Holding on to ideas… Becoming attached to one idea, approach, or solution can close the mind to others. Gracefully letting go allows for better approaches and greater collaboration with others.
Holding on to customers… Customer bases are intended to change, yet too frequently we hold tightly to known entities – and known revenue streams. Relationships that linger beyond their natural expiration dates sour, leaving lasting bad impressions.
Holding on to business models… What worked yesterday may not work today, and you’re nearly guaranteed that it won’t work tomorrow. Changing how we do business – adapting to evolving conditions – is essential for survival and success.

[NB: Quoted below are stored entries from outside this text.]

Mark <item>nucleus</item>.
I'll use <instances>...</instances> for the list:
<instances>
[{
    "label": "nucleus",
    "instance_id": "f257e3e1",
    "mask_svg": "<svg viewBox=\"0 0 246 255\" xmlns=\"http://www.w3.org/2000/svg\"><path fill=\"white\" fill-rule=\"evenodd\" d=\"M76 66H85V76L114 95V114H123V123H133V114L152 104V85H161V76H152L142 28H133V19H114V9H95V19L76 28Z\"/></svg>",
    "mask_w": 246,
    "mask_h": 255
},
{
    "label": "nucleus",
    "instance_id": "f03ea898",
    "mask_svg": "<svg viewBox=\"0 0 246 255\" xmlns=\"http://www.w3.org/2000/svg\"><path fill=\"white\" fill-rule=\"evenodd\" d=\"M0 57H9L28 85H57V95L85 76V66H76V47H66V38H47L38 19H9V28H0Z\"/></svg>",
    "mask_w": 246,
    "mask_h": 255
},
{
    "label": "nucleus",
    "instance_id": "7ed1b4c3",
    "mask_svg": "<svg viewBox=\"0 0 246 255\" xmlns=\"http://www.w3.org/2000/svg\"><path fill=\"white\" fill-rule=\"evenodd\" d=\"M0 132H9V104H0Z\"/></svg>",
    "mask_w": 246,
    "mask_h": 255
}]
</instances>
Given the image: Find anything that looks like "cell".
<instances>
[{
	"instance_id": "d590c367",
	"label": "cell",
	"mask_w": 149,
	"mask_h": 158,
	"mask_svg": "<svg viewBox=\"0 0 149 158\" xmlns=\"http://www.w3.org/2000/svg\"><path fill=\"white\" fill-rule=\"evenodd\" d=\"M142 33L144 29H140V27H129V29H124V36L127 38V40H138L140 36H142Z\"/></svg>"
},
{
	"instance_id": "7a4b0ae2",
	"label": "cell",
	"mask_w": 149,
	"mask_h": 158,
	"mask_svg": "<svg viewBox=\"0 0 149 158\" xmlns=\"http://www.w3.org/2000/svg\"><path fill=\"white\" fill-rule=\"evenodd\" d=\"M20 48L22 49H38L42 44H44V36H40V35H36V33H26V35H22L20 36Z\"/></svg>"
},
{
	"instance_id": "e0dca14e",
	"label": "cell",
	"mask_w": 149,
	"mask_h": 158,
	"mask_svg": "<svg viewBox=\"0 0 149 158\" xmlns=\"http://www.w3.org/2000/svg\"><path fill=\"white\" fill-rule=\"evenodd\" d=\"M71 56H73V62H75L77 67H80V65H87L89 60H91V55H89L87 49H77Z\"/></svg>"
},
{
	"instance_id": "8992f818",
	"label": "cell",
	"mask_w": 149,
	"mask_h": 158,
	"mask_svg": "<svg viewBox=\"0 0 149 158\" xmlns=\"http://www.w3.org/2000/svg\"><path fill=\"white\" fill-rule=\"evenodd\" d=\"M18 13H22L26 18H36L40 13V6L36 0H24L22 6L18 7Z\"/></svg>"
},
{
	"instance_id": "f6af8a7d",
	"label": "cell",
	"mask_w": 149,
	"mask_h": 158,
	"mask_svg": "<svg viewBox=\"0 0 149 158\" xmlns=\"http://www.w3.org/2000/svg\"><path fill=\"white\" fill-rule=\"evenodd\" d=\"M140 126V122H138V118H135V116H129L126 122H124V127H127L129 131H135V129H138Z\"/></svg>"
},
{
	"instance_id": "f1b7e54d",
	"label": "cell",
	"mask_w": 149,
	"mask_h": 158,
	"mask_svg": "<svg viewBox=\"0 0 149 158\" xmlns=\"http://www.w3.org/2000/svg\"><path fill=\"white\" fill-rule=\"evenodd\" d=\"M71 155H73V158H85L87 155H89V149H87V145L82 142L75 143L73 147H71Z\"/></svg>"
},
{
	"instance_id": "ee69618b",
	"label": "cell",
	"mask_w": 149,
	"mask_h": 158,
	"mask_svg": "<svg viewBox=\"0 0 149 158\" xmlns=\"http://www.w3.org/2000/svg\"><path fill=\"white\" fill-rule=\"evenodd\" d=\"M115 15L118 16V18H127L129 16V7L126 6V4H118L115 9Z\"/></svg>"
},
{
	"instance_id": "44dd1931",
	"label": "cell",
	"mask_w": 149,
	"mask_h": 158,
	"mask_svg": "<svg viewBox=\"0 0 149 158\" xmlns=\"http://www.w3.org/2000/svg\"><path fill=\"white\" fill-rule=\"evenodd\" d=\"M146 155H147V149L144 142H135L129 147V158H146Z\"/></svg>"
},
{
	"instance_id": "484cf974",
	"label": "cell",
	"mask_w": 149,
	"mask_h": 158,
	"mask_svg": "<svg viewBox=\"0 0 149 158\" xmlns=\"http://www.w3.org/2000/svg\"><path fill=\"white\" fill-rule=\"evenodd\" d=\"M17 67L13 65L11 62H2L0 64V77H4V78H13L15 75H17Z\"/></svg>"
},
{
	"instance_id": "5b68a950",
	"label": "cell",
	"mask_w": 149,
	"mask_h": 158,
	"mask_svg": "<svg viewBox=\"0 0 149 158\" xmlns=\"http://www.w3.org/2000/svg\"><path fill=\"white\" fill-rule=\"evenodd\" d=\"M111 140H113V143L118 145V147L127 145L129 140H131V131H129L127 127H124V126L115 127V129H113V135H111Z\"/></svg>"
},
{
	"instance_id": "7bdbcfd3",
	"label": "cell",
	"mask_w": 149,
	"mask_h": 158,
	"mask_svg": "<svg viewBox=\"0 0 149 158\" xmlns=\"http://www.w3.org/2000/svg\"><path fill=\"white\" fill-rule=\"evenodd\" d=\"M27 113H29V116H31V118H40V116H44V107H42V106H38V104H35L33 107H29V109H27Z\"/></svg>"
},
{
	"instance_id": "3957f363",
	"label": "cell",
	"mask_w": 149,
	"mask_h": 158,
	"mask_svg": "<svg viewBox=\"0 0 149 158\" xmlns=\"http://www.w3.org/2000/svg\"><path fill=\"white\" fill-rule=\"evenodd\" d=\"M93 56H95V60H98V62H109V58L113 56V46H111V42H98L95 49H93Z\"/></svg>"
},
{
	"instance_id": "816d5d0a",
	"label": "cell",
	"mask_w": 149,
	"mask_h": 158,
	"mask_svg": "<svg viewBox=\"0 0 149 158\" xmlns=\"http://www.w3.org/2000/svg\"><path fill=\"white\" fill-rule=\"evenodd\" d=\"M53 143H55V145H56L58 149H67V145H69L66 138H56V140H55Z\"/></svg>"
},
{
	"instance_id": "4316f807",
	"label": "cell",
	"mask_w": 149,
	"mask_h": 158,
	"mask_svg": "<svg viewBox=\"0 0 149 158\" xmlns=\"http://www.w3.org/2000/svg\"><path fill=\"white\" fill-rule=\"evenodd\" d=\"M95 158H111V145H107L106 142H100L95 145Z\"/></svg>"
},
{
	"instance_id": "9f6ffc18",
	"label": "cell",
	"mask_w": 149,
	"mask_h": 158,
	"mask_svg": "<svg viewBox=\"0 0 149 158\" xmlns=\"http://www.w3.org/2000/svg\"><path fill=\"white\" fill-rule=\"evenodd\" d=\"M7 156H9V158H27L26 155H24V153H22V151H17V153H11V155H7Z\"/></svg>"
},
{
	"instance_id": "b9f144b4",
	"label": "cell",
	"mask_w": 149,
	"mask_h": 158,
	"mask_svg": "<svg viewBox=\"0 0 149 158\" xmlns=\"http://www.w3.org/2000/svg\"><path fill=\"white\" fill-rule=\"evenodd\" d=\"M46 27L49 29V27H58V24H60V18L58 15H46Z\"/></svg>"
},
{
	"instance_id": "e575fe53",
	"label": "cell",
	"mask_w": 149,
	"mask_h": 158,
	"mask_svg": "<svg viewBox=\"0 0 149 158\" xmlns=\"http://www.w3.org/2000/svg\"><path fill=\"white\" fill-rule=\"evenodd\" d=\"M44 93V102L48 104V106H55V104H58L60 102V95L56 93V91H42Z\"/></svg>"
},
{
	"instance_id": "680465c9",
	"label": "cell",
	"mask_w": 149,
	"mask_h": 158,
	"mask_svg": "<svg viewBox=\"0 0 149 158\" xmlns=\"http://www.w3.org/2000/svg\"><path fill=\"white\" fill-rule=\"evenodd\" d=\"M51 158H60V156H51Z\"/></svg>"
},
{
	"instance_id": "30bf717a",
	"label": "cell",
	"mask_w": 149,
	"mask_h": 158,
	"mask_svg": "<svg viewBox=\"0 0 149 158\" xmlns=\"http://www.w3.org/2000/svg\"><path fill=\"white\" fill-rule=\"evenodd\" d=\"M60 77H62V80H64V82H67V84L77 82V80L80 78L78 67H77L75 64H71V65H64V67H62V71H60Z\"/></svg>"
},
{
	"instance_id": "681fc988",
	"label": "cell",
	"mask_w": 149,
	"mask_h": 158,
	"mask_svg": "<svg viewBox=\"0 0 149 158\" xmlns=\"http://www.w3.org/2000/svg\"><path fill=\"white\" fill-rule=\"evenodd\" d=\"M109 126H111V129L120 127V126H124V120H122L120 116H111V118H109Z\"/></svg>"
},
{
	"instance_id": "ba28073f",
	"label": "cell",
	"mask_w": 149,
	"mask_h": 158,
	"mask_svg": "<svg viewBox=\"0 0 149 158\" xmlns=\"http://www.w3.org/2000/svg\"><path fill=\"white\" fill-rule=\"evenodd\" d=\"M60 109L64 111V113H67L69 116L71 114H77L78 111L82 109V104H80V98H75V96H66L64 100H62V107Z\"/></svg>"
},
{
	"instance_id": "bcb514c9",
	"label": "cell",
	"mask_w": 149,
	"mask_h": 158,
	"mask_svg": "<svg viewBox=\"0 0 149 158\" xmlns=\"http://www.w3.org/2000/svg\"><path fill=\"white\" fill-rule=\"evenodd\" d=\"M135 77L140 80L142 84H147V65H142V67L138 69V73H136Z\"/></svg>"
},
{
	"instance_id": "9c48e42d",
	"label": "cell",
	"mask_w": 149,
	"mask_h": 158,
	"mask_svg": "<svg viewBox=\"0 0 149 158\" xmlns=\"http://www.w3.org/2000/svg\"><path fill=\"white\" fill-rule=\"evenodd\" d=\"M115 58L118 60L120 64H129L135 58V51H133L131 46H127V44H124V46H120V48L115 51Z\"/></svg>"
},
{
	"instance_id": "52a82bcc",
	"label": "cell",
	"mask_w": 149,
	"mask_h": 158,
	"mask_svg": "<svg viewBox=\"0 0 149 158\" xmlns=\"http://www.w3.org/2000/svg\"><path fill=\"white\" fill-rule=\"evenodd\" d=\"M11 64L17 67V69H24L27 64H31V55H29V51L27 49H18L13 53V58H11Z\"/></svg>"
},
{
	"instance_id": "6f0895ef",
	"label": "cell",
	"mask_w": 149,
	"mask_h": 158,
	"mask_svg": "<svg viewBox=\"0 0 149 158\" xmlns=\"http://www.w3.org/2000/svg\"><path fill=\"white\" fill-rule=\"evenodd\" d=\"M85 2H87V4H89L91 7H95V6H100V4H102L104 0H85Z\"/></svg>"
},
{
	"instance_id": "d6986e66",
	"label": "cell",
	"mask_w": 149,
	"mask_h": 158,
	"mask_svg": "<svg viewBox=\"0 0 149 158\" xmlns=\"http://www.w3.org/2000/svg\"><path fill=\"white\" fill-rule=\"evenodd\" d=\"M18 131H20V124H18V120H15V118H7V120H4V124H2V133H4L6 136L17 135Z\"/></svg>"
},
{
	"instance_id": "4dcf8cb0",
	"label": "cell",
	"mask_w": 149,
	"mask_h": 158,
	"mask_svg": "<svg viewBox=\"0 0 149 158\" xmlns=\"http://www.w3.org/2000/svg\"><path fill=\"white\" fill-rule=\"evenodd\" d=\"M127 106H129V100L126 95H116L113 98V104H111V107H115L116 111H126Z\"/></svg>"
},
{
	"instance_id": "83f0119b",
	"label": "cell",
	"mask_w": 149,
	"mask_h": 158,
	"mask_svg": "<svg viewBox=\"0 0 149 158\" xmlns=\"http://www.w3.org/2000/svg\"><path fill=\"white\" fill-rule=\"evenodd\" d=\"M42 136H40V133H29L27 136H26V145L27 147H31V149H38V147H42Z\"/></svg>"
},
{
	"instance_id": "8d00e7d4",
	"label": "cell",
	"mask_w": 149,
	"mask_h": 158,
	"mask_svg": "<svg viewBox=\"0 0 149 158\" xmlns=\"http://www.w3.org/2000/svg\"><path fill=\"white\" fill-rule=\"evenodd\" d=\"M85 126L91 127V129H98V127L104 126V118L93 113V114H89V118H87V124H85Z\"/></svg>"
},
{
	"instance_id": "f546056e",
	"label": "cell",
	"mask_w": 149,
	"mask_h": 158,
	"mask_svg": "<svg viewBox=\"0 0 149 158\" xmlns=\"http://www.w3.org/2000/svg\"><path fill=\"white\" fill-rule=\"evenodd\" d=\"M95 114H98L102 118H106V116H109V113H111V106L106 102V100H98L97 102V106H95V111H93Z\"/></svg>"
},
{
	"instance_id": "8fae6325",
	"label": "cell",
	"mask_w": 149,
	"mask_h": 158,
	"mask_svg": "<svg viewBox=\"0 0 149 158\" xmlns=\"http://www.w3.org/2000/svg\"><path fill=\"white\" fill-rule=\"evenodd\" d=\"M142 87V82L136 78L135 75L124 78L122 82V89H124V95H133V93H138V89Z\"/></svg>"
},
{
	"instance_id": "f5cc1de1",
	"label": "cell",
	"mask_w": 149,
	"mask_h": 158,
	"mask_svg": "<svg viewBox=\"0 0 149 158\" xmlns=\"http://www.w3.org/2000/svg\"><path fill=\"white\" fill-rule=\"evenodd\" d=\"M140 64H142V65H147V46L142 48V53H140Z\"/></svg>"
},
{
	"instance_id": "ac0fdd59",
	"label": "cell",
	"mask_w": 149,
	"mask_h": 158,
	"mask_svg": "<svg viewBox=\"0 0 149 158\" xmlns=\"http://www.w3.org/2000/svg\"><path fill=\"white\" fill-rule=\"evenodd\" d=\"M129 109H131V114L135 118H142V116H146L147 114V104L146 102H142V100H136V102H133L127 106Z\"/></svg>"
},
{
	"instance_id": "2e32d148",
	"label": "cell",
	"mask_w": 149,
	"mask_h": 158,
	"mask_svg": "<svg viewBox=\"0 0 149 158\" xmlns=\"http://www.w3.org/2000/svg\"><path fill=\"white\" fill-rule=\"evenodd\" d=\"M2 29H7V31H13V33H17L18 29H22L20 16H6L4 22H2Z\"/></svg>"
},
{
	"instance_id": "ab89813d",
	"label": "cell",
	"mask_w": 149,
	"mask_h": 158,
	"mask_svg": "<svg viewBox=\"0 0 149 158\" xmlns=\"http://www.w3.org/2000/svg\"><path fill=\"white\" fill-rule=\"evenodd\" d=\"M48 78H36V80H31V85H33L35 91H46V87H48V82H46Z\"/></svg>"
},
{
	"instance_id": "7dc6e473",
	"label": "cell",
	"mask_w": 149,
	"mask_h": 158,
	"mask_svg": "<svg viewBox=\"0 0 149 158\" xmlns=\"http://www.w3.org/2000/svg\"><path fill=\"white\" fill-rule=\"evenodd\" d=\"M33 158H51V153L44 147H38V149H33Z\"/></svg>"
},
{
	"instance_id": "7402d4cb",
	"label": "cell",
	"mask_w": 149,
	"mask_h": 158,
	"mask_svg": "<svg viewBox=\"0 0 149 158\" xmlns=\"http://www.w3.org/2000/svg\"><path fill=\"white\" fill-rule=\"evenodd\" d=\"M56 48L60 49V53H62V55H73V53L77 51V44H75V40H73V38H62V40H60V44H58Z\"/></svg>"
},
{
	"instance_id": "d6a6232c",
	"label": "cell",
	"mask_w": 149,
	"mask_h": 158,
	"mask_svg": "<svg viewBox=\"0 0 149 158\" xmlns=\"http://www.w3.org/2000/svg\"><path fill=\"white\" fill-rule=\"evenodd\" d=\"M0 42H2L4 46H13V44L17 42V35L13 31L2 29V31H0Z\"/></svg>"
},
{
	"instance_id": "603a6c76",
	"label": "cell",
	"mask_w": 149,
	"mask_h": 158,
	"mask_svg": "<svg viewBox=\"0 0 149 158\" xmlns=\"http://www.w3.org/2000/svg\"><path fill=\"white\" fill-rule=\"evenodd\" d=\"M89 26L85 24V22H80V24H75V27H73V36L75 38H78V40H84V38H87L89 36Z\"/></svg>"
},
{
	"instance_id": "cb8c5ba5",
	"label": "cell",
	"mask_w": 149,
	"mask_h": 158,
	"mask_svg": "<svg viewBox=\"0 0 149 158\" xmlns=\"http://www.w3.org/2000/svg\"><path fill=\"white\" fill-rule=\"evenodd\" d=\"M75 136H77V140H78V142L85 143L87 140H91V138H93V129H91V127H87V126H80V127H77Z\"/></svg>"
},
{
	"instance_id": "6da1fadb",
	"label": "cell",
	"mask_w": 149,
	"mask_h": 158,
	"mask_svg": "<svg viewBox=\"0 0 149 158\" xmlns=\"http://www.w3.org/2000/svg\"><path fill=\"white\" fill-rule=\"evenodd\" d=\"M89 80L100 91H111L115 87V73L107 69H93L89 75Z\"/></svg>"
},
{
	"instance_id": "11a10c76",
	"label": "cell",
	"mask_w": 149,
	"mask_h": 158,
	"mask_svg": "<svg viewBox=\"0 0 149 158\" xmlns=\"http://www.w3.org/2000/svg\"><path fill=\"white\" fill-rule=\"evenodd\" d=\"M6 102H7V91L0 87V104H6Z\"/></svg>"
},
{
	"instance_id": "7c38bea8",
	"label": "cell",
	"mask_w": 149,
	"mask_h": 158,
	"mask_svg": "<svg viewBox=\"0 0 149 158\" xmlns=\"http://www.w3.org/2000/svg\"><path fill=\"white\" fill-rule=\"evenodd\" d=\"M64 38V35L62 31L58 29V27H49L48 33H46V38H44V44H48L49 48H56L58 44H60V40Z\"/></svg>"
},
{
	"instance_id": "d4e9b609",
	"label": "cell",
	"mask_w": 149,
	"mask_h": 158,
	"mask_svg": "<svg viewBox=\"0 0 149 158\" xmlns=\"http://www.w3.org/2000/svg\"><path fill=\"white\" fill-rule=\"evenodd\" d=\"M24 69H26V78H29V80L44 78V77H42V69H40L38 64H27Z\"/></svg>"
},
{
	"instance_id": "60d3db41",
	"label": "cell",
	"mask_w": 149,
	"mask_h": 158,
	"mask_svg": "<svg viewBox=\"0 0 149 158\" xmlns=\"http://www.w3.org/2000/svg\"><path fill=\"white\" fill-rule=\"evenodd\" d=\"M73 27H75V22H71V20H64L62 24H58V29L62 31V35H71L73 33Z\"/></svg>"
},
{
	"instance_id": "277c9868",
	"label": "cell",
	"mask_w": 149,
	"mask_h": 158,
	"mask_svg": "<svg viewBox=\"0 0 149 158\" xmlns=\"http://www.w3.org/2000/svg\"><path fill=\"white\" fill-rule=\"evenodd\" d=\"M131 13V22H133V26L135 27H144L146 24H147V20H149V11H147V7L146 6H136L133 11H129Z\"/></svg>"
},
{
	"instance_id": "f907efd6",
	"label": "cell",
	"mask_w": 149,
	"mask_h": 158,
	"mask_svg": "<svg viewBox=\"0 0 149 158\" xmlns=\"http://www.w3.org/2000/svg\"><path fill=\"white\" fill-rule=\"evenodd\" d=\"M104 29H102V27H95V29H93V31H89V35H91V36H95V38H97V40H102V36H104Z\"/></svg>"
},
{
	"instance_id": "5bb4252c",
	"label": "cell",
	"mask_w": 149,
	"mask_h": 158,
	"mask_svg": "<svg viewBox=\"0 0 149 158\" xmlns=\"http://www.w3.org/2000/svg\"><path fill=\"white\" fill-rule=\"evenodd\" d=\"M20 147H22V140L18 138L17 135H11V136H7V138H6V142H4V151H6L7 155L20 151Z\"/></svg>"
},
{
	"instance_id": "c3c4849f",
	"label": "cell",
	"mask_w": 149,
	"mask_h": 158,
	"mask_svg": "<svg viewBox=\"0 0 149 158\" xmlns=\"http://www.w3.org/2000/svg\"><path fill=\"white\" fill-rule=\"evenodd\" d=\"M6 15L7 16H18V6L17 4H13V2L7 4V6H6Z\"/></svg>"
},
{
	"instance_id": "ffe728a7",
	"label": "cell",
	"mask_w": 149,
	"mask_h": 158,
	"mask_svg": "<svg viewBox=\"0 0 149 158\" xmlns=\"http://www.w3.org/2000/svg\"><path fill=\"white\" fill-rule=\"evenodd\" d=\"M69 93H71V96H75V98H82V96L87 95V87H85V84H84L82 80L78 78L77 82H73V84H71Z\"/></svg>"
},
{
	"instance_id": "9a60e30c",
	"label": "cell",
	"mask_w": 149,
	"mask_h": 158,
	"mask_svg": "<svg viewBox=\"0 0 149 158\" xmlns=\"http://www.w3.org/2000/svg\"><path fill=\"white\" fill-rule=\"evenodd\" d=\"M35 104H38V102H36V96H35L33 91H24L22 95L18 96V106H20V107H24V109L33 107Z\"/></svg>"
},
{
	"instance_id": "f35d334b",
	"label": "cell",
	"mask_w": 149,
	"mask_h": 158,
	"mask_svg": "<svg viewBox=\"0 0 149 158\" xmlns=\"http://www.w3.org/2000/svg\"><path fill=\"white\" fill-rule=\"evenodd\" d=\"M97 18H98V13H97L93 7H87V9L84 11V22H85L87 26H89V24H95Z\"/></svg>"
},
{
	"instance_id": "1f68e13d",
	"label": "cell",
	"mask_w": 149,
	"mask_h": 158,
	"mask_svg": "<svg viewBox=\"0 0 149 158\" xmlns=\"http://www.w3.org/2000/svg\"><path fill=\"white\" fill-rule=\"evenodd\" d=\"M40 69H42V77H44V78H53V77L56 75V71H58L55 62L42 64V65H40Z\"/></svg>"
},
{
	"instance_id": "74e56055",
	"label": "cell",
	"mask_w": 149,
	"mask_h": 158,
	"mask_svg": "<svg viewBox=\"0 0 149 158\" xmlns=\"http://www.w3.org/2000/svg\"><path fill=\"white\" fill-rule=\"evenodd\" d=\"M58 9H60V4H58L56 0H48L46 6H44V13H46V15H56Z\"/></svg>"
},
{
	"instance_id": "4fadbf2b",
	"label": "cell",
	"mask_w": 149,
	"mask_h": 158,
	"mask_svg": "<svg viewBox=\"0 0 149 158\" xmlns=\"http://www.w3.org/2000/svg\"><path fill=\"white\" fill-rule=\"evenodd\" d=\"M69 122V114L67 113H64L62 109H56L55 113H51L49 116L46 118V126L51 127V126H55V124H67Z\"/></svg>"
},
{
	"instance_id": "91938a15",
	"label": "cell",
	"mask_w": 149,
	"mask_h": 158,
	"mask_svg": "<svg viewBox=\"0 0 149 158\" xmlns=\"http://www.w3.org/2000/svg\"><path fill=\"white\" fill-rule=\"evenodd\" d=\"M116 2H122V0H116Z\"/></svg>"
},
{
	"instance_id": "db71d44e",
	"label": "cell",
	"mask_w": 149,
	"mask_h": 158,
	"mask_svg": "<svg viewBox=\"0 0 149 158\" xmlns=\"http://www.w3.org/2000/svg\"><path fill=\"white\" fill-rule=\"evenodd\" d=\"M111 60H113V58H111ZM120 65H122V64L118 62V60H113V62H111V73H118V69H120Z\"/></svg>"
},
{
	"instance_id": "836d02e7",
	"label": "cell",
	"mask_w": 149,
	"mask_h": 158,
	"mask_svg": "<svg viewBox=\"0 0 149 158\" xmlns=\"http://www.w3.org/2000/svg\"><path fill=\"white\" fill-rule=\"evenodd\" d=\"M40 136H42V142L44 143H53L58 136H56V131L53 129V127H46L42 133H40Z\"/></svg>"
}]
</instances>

Exploiting the impermanence proactively offers an unbeatable competitive advantage.
Holding on to employees… A leader’s greatest achievement is developing others and preparing them to move on. Yet, it’s also many leaders’ greatest nightmare. A desire to maintain the status quo translates into a range of machinations (some benevolent – and some heavy-handed) to retain talent that should be released to greater opportunities.
Holding on to what’s known and comfortable is natural, but it’s also limiting. The struggle to maintain what is can compromise today’s happiness and tomorrow’s success.
‘Negotiating the tension’ of our son’s departure from the family home and letting go with grace is easier when I focus on the gifts associated with the change: his expanded capacity, growth, and happiness. Motherly attachment over the past 22 years has shaped who I am… perhaps gracefully letting go will help shape who I’ll become.
What about you? What do you need or want to let go of? What gifts do you recognize in the changes happening around you?